■ **Exercices à résoudre**
1) Reproduisez fidèlement l'extrait sur le ghetto de Venise, en commençant par « Pour rendre concrète » et en poursuivant jusqu'à « de l’auteur lui-même. ».
2) Relevez chaque ligne des enregistrements contenant le mot « nearest ».

■ **Passage du texte**

Trois phases sont repérables :
L’époque de la « Natione Tedesca » : Juifs principalement banquiers soumis à de lourds impôts.
Puis après 1540, – période de pression fiscale et religieuse intenses- l’arrivée des « levantins », surtout commerçants.
Et, enfin, après la bataille de Lépante, les nouveaux marchands ibériques, ouvrant d’autres portes, alors que les anciens banquiers sont de plus en plus souvent devenus de simples gestionnaires, obligés, des banques vénitiennes.

Pour rendre concrète la représentation de ces grandes strates, Ricardo Calimani  grave les médaillons de grandes figures :  Léon de Modène, la poétesse Sara Coppio Suillam, Giulio Morosini , alias Samuel Nahmias ou encore Moïse Haïm Luzzato et Simone Calimani un ancêtre de l’auteur lui-même.
Chacun de ces destins, cela va de soi, interfère, de près ou parfois d’assez loin – avec l’histoire de Venise.

Francesco Guardi, Le Pont voûté à trois arches de Canareggio/1770

Mais si les hommes ont droit à leur portrait, la description du lieu n’est pas oubliée. C’est l’objet du chapitre 12 : « Le ghetto de Venise un siècle après sa fondation : société, religion, culture. ».
Revenant  sur l’étymologie du mot, fortement disputée, pour reprendre le dialecte vénitien ( getto, de gettare : « fondre »),  Riccardo Calimani décrit ce ghetto des origines, entouré de petites maisons et de jardins. Il n’a que peu à voir avec celui d’aujourd’hui, en raison de nombreuses reconstructions.
L’auteur passe en revue les synagogues de chacune des communautés, les associations communautaires, les chants et les jeux du quotidien juif, les oppositions fortes entre religieux et commerçants. Il évoque surtout l’ouverture internationale et l’arrivée de nombreuses populations européennes qui produit, à la fois, un mélange des cultures et un déplacement des règles. Tel rabbin orthodoxe se plaint avec vigueur de représentations théâtrales données au sein du Ghetto, par exemple…

Changement de contextes

Les chiffres sont sujets à controverse, dans un Ghetto devenu en grande partie opulent, mais il est établi que les tensions commerciales et les rivalités intra-vénitiennes vont conduire peu à peu à une décadence financière (les plus aisés déjà le quittent, par volonté de « s’intégrer »). La population juive – toujours astreinte au port du béret jaune – rencontre  de très nombreuses et âpres difficultés, dues à la fois à l’évolution générale des contextes religieux et moraux (le territoire réduit du ghetto forme une sorte de caisse de résonance au débat), et aux difficultés économiques de la communauté,  encore accrues par l’effet d’enfermement et donc les risques de la promiscuité : «  les incendies étaient très fréquents en raison notamment de la concentration des maisons, très hautes, dont la plus grande partie était en bois, et qui formaient un entassement inextricable », p.293. Toutes ces évolutions socio-économiques et même topographiques n’entraînent cependant « guère d’effets notables dans le ghetto : seule une minorité de juifs décide de quitter la ville : il y avait à Venise 422 familles juives en 1766, elles étaient 408 en 1780 », p. 298.

■ **Enregistrements contenus dans un jeu de données**
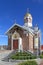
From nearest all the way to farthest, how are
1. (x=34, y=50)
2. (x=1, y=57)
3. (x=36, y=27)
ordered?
(x=1, y=57), (x=34, y=50), (x=36, y=27)

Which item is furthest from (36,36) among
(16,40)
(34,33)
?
(16,40)

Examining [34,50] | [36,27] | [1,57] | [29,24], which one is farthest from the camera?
[29,24]

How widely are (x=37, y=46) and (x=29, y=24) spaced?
261 inches

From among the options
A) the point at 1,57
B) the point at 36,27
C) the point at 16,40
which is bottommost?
the point at 1,57

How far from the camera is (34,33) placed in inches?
1447

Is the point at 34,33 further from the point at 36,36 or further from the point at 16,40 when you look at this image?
the point at 16,40

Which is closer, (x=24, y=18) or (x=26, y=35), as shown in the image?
(x=26, y=35)

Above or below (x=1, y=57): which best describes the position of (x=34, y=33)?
above

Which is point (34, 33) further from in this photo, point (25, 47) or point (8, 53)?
point (8, 53)

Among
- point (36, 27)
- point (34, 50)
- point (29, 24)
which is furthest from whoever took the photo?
point (29, 24)

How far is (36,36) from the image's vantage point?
36.3m

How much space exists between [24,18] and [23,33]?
234 inches

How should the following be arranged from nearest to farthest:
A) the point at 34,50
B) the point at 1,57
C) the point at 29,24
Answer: the point at 1,57 < the point at 34,50 < the point at 29,24

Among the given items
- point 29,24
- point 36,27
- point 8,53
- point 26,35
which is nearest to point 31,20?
point 29,24
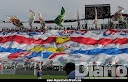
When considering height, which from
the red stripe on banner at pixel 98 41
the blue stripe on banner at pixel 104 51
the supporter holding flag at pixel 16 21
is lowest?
the blue stripe on banner at pixel 104 51

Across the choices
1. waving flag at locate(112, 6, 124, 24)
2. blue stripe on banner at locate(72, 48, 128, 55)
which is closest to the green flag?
waving flag at locate(112, 6, 124, 24)

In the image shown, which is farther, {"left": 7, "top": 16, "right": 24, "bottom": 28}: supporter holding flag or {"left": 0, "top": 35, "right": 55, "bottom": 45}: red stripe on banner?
{"left": 7, "top": 16, "right": 24, "bottom": 28}: supporter holding flag

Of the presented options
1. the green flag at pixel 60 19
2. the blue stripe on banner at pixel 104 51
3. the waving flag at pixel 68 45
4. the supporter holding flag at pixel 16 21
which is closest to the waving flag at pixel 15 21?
the supporter holding flag at pixel 16 21

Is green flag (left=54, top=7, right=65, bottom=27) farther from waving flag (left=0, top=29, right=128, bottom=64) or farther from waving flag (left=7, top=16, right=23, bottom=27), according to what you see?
waving flag (left=7, top=16, right=23, bottom=27)

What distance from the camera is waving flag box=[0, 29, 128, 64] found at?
37125mm

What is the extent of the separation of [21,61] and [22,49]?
594 inches

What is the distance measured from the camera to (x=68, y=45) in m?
42.7

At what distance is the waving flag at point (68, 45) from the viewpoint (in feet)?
122

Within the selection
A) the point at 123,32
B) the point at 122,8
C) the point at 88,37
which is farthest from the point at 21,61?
the point at 122,8

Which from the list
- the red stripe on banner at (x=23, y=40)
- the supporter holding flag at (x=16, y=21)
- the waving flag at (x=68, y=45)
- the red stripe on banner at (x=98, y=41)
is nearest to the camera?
the waving flag at (x=68, y=45)

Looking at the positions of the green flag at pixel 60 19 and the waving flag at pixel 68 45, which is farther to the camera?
the green flag at pixel 60 19

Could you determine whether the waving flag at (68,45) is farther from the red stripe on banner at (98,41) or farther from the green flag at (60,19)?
the green flag at (60,19)

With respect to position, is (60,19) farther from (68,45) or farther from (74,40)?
(68,45)

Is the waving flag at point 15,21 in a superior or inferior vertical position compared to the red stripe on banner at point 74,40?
superior
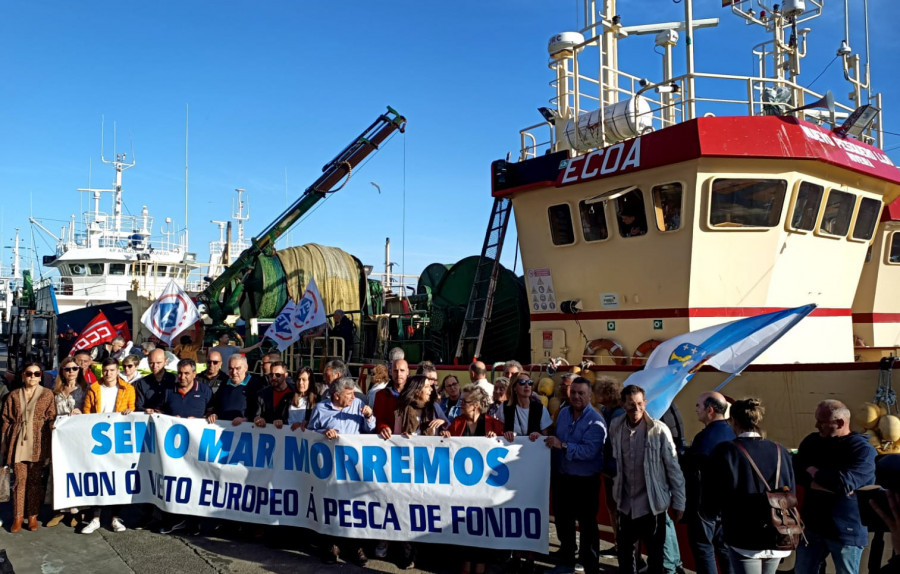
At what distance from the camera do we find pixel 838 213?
958 cm

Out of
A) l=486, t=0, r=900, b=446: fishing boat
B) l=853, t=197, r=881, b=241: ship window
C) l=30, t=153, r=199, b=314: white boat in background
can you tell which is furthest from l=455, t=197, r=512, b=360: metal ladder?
l=30, t=153, r=199, b=314: white boat in background

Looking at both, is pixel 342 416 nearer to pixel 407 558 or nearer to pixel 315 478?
pixel 315 478

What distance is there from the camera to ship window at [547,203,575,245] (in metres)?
10.3

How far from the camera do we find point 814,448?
438 centimetres

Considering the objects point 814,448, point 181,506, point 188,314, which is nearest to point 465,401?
point 814,448

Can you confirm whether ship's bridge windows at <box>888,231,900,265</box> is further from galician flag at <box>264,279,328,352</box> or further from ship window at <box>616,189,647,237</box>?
galician flag at <box>264,279,328,352</box>

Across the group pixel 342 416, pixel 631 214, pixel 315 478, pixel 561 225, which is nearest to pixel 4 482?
pixel 315 478

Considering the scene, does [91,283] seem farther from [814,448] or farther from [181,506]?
[814,448]

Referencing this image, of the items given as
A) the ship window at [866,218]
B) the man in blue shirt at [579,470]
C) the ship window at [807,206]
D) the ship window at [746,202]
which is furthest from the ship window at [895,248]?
the man in blue shirt at [579,470]

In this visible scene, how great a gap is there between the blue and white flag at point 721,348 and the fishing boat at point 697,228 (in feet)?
3.56

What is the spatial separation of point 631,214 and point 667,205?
0.52 meters

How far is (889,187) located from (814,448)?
7435mm

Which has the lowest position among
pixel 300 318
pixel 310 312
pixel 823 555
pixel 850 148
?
pixel 823 555

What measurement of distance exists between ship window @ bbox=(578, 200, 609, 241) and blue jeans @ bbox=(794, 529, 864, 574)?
5.90 meters
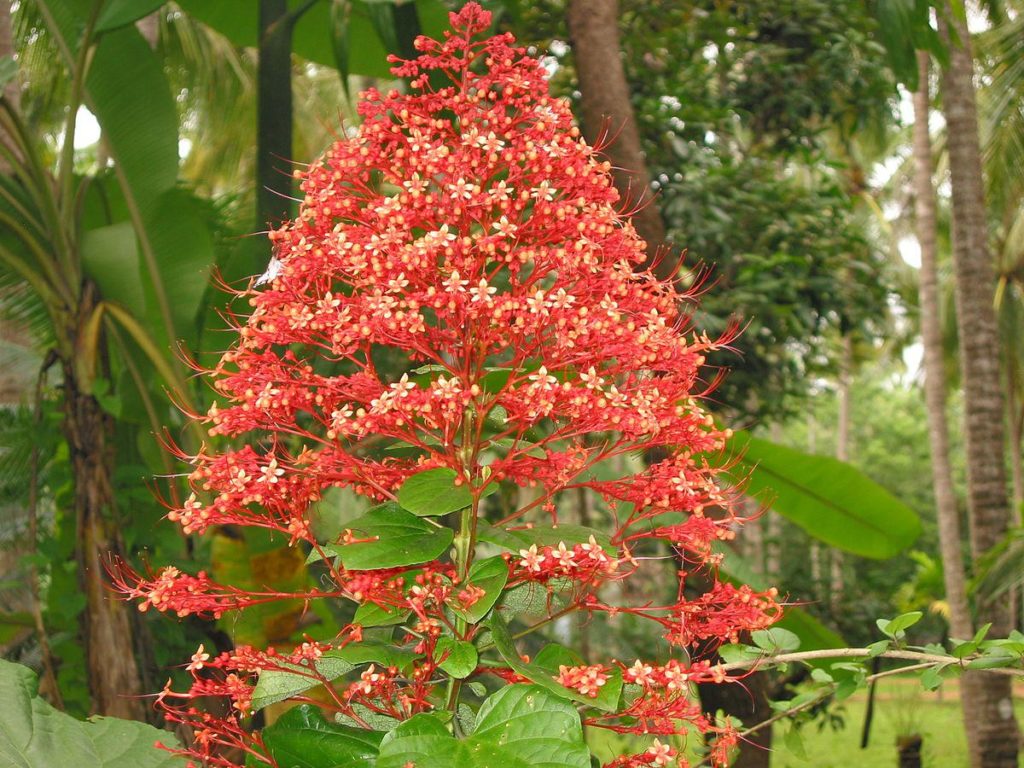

■ **Corrigé des exercices**
1)
Pour rendre concrète la représentation de ces grandes strates, Ricardo Calimani  grave les médaillons de grandes figures :  Léon de Modène, la poétesse Sara Coppio Suillam, Giulio Morosini , alias Samuel Nahmias ou encore Moïse Haïm Luzzato et Simone Calimani un ancêtre de l’auteur lui-même.

2)
From nearest all the way to farthest, how are
How should the following be arranged from nearest to farthest:
which is nearest to point 31,20?
is nearest to the camera?
Considering the objects point 814,448, point 181,506, point 188,314, which is nearest to point 465,401?
Across the group pixel 342 416, pixel 631 214, pixel 315 478, pixel 561 225, which is nearest to pixel 4 482?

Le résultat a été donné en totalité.